▶ **DESCRIPTION OF THE TASK**
Lines from the one containing "order: Passeriformes" to the end of the entries below must be reproduced exactly, with both end lines kept and no other line added.

▶ **GIVEN RECORDS**
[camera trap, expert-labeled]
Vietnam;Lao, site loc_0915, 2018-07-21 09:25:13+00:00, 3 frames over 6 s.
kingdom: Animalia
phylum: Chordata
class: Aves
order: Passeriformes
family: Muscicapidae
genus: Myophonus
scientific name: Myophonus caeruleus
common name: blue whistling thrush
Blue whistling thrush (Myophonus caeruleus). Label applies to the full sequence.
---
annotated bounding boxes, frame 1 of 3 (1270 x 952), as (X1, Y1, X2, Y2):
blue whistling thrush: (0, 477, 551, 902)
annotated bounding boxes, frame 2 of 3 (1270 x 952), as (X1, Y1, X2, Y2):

▶ **YOUR SOLUTION**
order: Passeriformes
family: Muscicapidae
genus: Myophonus
scientific name: Myophonus caeruleus
common name: blue whistling thrush
Blue whistling thrush (Myophonus caeruleus). Label applies to the full sequence.
---
annotated bounding boxes, frame 1 of 3 (1270 x 952), as (X1, Y1, X2, Y2):
blue whistling thrush: (0, 477, 551, 902)
annotated bounding boxes, frame 2 of 3 (1270 x 952), as (X1, Y1, X2, Y2):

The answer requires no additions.